October 19, 2023 3 min read
A cross in Jerusalem

In a statement that has topped many of the headlines this week, the Latin Patriarch of Jerusalem, Cardinal Pierbattista Pizzaballa, has offered his response to the still-escalating conflict in Israel and Gaza: demanding the return of the children taken into Gaza during Hamas’s initial attack on Israel, he offered his “absolute availability” to be taken hostage in exchange for them, expressing their return as “absolutely necessary” for ending the astounding violence still erupting in the Holy Land.

The Cardinal’s willingness to make so extreme a sacrifice for the sake of peace is accompanied by the witness of other Christians in the area clinging, too, to the dictates and promises of the Gospel even in the midst of their grim circumstances. The hospital that suffered a devastating airstrike earlier this week was – it turns out – being run by the Anglican church, with Christians standing at the frontlines of caring for those sick and injured. And the Christian leaders of Jerusalem released a statement last weekend, inviting all those of goodwill to observe a Day of Prayer and Fasting this past Tuesday, in support of those suffering and of those families “reeling.” Citing Genesis, they took “God created mankind in his own image” as the epigraph to their letter.
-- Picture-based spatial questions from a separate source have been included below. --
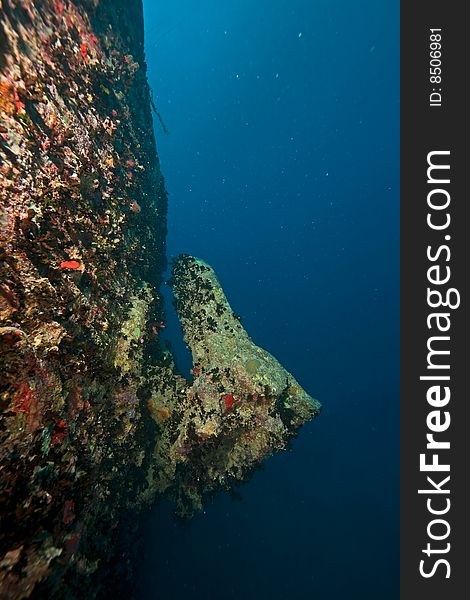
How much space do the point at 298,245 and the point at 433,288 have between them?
294 ft

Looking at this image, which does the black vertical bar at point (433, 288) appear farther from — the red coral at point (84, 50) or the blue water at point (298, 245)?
the blue water at point (298, 245)

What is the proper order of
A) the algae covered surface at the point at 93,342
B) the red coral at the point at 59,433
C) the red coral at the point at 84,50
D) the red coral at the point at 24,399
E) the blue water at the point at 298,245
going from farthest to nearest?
the blue water at the point at 298,245 → the red coral at the point at 84,50 → the red coral at the point at 59,433 → the algae covered surface at the point at 93,342 → the red coral at the point at 24,399

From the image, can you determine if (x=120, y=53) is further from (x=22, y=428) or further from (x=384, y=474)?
(x=384, y=474)

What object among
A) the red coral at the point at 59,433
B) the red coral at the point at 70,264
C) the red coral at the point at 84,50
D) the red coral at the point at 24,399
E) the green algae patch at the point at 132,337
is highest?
the red coral at the point at 84,50

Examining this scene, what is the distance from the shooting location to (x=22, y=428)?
3.72m

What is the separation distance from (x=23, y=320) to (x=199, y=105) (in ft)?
433

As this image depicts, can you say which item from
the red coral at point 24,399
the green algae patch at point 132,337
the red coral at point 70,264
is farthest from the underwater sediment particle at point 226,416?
the red coral at point 24,399

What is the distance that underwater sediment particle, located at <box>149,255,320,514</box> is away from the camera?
7.85 meters

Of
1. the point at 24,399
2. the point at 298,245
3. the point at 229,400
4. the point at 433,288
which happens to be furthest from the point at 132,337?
the point at 298,245

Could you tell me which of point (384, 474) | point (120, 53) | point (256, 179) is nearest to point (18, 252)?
point (120, 53)

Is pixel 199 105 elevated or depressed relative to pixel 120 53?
elevated

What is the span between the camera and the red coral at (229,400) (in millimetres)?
7914

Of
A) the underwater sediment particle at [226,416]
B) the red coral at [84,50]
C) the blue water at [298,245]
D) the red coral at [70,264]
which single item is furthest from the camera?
the blue water at [298,245]

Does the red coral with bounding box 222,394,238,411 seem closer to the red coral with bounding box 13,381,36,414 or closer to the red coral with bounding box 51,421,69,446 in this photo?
the red coral with bounding box 51,421,69,446
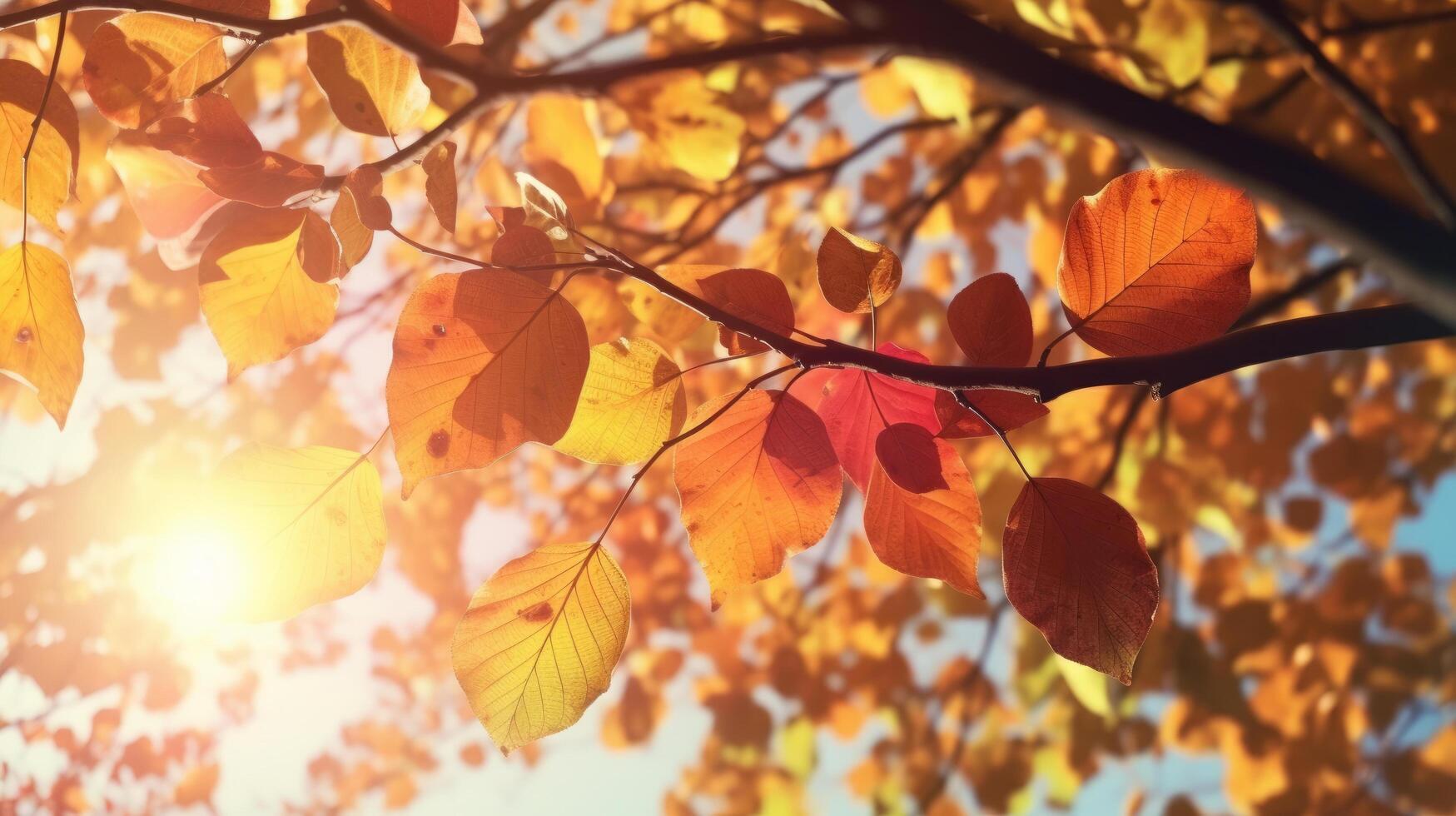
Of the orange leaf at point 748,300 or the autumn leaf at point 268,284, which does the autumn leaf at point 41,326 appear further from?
the orange leaf at point 748,300

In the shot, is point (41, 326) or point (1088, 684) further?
point (1088, 684)

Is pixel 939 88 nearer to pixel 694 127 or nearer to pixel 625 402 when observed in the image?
pixel 694 127

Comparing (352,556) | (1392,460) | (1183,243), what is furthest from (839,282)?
(1392,460)

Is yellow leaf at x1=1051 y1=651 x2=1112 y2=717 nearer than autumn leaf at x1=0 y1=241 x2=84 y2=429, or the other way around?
autumn leaf at x1=0 y1=241 x2=84 y2=429

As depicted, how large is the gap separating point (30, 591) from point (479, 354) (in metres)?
2.77

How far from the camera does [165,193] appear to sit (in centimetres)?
38

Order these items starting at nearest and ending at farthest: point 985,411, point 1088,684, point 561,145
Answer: point 985,411
point 561,145
point 1088,684

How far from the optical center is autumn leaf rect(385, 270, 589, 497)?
32cm

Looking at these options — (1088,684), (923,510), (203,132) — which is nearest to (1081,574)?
(923,510)

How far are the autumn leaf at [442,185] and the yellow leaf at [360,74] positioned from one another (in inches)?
2.9

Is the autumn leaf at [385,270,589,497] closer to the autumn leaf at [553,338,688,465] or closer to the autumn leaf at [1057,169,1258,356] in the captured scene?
the autumn leaf at [553,338,688,465]

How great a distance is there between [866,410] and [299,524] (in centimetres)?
28

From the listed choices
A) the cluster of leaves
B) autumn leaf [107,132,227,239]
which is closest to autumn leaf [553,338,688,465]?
the cluster of leaves

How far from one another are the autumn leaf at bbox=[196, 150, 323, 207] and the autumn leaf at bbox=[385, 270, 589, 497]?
3.5 inches
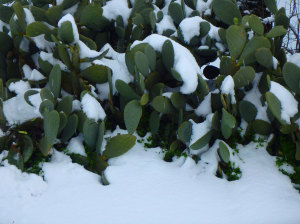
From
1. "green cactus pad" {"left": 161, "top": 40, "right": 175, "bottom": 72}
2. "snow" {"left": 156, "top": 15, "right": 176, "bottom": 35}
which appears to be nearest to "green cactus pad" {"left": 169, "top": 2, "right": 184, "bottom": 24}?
"snow" {"left": 156, "top": 15, "right": 176, "bottom": 35}

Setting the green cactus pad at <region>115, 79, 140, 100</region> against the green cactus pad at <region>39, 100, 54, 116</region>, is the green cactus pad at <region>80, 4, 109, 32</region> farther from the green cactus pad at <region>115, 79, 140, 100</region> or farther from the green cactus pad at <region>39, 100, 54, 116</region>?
the green cactus pad at <region>39, 100, 54, 116</region>

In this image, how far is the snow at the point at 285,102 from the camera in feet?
6.31

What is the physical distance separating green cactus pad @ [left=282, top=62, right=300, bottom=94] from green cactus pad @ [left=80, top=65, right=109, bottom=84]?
1013mm

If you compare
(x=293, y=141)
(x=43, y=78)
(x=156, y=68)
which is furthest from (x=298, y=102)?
(x=43, y=78)

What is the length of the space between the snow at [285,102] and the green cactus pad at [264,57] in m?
0.21

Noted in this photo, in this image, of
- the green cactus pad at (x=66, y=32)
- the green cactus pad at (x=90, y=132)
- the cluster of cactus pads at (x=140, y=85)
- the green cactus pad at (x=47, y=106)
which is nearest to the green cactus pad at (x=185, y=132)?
the cluster of cactus pads at (x=140, y=85)

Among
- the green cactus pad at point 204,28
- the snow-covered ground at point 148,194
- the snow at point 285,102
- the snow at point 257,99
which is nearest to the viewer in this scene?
the snow-covered ground at point 148,194

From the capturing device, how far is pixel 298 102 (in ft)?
6.68

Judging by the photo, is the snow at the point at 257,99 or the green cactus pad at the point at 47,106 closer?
the green cactus pad at the point at 47,106

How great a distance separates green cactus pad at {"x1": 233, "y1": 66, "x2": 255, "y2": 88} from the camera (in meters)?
2.01

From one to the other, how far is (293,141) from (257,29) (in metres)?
0.70

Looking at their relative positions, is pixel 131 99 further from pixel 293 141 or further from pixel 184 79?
pixel 293 141

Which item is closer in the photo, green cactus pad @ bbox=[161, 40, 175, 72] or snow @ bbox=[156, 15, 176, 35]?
green cactus pad @ bbox=[161, 40, 175, 72]

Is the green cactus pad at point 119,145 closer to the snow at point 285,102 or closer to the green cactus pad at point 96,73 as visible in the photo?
the green cactus pad at point 96,73
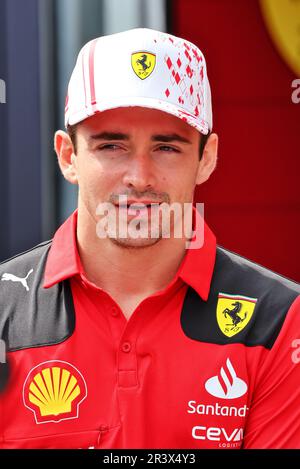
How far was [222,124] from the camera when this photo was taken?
286 centimetres

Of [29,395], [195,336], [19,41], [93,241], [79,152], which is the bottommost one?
[29,395]

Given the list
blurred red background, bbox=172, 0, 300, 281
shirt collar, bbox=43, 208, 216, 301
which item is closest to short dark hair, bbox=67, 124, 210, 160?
shirt collar, bbox=43, 208, 216, 301

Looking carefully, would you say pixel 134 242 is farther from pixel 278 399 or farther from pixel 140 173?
pixel 278 399

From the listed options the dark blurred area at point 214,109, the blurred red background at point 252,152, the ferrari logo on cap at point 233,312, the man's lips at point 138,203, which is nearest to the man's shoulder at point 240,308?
the ferrari logo on cap at point 233,312

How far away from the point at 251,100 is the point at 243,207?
364 mm

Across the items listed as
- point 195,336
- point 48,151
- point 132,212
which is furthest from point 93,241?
point 48,151

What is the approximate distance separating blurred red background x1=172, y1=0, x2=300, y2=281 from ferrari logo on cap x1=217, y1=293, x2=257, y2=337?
1.05 metres

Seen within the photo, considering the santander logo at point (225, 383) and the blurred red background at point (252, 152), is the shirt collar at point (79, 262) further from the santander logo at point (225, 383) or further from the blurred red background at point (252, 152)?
the blurred red background at point (252, 152)

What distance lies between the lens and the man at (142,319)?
1.72 metres

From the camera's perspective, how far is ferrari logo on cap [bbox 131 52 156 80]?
1727mm

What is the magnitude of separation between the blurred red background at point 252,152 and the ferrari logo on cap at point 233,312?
1.05 metres

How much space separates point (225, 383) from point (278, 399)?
13 cm

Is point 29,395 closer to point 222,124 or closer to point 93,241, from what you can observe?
point 93,241

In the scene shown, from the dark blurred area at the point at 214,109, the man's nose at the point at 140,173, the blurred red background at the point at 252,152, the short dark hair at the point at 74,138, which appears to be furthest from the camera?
the blurred red background at the point at 252,152
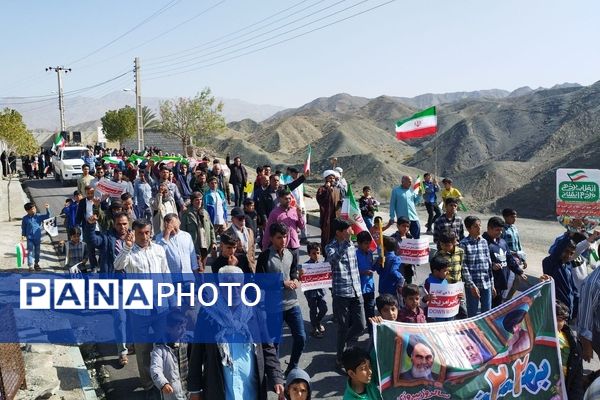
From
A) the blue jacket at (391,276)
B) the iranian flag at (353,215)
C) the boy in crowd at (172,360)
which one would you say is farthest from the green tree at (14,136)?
the boy in crowd at (172,360)

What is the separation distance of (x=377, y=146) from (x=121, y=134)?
25782mm

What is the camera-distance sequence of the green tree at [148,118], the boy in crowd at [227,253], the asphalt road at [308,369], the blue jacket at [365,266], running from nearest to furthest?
the boy in crowd at [227,253] → the asphalt road at [308,369] → the blue jacket at [365,266] → the green tree at [148,118]

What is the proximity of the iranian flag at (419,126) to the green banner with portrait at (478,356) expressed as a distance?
33.1 feet

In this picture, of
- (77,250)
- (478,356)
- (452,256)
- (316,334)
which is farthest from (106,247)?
(478,356)

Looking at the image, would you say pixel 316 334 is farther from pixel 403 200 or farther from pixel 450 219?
pixel 403 200

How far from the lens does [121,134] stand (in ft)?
178

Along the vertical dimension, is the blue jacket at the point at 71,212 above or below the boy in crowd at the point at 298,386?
above

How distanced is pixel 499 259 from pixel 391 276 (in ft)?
4.65

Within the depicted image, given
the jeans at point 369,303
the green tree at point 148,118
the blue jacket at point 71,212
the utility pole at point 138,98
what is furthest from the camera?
the green tree at point 148,118

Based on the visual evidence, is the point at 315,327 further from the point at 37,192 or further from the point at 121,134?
the point at 121,134

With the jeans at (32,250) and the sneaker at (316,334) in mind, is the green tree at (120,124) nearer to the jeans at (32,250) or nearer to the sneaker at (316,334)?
the jeans at (32,250)

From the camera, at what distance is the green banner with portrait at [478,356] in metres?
4.44

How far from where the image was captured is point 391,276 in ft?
22.2

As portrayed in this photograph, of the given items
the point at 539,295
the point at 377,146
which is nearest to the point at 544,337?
the point at 539,295
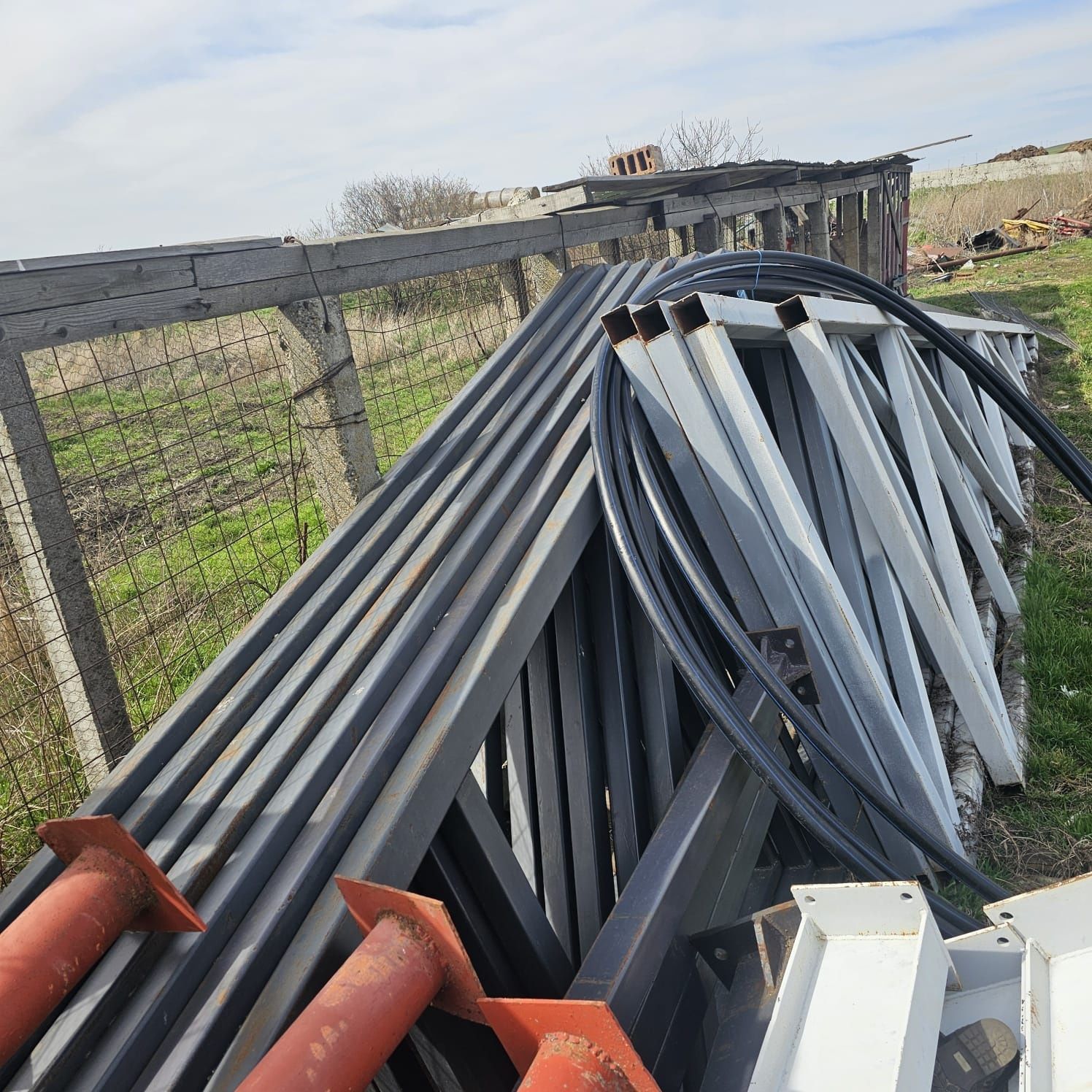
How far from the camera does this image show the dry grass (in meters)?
26.0

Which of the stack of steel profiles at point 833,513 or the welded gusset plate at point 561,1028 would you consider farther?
the stack of steel profiles at point 833,513

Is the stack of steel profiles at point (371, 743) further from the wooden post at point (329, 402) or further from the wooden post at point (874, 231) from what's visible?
the wooden post at point (874, 231)

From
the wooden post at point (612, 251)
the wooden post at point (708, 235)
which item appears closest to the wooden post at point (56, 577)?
the wooden post at point (612, 251)

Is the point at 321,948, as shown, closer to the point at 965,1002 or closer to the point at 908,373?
the point at 965,1002

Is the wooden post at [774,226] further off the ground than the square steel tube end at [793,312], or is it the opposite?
the wooden post at [774,226]

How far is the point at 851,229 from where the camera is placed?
15719 mm

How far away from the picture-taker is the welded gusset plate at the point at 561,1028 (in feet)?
3.80

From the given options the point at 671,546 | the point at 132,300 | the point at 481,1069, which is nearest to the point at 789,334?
the point at 671,546

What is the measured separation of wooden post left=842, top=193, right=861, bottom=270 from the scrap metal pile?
13.0 m

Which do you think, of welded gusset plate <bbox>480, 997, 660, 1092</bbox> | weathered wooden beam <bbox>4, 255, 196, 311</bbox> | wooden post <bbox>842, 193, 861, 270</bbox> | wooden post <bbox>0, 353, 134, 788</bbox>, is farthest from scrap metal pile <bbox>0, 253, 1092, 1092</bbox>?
wooden post <bbox>842, 193, 861, 270</bbox>

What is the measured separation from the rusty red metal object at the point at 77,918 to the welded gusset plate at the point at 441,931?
0.27 meters

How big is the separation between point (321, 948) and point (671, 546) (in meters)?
1.40

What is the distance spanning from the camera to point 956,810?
2.84 metres

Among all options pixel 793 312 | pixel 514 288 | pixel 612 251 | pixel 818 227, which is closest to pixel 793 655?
pixel 793 312
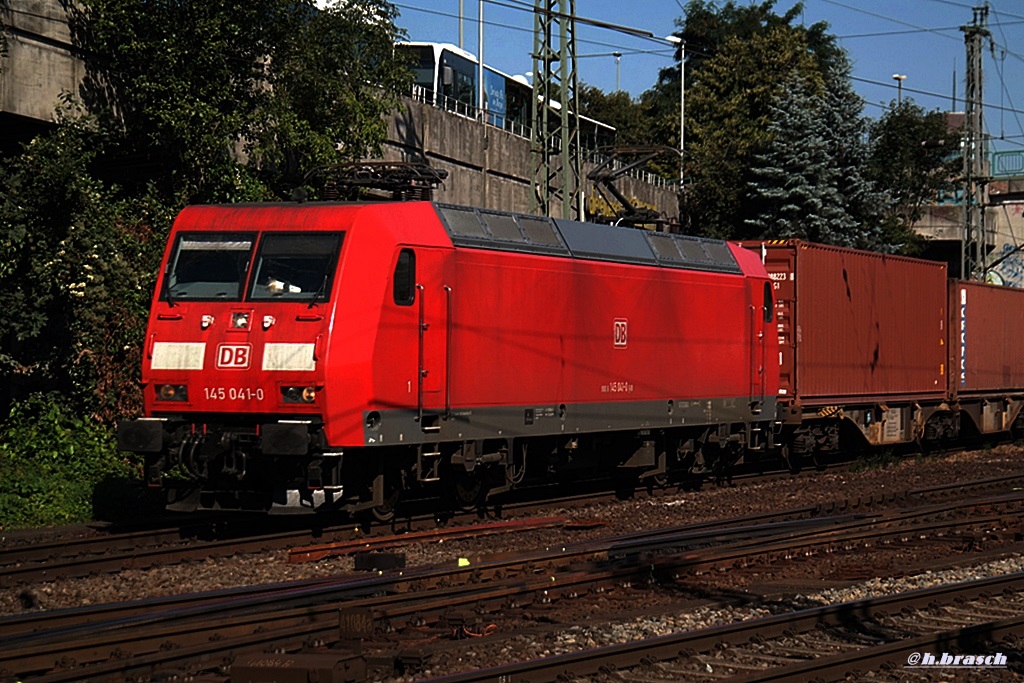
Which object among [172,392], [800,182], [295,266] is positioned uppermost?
[800,182]

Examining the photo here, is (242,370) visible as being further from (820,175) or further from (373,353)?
(820,175)

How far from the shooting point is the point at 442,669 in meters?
8.17

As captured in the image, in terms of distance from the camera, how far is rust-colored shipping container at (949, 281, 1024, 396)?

In a moment of escalating humanitarian crisis and astonishing devastation, that image might be hard to see. But it may also be that the present darkness illuminates the true brightness of the ordinary charity demanded of each of us, all the time – our willingness to lay down our lives for our friends, to care for the suffering, to pray and fast for our brothers and sisters. As Christians in the Middle East continue to carry out this charity in extraordinary circumstances, we can hold them as signs, surely, of the image and presence of God made manifest through their “ordinary” Christian witness (and our own) even now.